The potential of photovoltaics (PV) has not yet been exhausted. Both industry and research continue to work intensively on increasing the efficiency and reducing the costs of solar cells, the basic component of every PV power plant. Now researchers at Fraunhofer ISE have produced a multicrystalline silicon solar cell with 21.9 percent efficiency, successfully bringing the world record back to Freiburg.  
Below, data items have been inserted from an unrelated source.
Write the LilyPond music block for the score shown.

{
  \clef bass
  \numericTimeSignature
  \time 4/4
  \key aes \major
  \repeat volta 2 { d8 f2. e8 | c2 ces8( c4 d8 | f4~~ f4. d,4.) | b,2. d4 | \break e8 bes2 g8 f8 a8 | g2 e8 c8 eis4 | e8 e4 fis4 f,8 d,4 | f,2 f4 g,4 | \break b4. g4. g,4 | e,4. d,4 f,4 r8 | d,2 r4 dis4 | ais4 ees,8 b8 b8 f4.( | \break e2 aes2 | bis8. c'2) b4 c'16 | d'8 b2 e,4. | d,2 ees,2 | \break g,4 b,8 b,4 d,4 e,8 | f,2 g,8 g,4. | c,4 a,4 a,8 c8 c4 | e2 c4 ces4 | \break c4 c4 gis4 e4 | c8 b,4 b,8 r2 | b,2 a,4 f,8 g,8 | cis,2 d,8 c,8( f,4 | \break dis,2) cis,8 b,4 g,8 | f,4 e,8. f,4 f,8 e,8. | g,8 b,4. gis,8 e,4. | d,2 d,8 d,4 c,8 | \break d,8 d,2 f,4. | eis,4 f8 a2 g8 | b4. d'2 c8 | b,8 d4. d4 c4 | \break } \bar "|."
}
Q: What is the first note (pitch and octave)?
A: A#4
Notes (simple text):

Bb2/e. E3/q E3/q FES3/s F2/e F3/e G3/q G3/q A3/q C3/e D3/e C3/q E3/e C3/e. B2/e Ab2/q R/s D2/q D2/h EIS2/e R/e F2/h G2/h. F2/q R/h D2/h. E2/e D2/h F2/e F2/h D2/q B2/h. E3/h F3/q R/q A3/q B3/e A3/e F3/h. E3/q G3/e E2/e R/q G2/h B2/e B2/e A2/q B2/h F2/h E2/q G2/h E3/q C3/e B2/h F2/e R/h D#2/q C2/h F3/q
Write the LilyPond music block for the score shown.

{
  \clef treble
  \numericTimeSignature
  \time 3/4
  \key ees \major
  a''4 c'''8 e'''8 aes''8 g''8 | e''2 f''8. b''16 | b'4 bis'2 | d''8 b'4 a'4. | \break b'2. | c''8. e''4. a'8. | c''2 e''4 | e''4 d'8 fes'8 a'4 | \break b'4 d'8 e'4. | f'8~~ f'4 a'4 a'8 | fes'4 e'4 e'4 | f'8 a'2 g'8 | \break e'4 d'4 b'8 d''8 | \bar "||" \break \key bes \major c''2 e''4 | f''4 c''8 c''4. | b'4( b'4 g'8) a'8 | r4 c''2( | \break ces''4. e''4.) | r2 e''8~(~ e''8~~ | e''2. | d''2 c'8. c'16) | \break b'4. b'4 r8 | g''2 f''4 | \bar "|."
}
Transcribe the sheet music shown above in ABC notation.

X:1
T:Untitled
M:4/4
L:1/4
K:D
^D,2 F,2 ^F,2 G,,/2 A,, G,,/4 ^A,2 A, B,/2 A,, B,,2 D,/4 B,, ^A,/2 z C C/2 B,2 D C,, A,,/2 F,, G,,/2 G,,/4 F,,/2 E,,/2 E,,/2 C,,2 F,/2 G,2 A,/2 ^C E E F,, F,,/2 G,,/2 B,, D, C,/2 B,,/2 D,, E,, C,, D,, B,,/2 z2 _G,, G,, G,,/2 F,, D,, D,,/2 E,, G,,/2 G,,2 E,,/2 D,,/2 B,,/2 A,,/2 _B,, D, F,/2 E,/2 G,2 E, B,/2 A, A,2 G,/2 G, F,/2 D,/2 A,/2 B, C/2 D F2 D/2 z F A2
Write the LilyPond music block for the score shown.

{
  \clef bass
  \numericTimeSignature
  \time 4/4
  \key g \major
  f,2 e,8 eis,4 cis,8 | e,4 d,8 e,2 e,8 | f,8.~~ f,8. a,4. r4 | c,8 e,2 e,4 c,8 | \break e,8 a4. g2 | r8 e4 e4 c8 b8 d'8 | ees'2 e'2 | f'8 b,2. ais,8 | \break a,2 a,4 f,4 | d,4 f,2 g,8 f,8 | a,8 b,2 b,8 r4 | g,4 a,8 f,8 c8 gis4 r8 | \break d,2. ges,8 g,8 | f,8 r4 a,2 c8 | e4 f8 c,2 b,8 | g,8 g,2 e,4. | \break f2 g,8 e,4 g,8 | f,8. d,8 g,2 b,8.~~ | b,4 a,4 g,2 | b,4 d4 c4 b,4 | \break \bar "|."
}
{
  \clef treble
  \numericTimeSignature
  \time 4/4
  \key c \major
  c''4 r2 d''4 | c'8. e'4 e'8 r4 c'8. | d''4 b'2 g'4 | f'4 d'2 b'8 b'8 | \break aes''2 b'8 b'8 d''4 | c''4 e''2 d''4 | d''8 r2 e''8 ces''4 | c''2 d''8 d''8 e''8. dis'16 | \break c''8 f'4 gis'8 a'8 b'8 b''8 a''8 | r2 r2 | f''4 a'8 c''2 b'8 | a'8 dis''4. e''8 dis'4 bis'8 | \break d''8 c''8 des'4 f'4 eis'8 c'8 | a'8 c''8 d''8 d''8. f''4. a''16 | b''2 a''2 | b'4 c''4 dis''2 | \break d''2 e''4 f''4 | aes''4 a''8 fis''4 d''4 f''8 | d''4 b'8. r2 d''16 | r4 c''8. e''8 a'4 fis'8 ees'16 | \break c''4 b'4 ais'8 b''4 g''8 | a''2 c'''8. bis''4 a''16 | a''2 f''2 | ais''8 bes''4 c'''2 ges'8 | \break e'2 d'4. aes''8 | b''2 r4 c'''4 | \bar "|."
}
Higher efficiencies and optimized processing steps are decisive for decreasing the cost of solar electricity even further. Both of these are an integral part of the photovoltaic research at the Fraunhofer Institute for Solar Energy Systems. With its newest efficiency value, the Freiburg researchers have once again broken a world record: A multicrystalline silicon solar cell converts 21.9 percent of the incident sunlight into electricity. As in the years from 2004 to 2015, Fraunhofer ISE again holds the world’s record for multicrystalline silicon. The record solar cell consists of n-type high performance multicrystalline silicon, or HP mc-Si. Compared to p-type silicon, this material shows a higher tolerance to impurities, especially iron. The industrial production today uses multicrystalline p-type silicon material with average solar cell efficiencies of about 19 percent. The new material and technology approaches applied by Fraunhofer ISE for the record cell have the potential to improve the efficiency of multicrystalline silicon even further in the near future.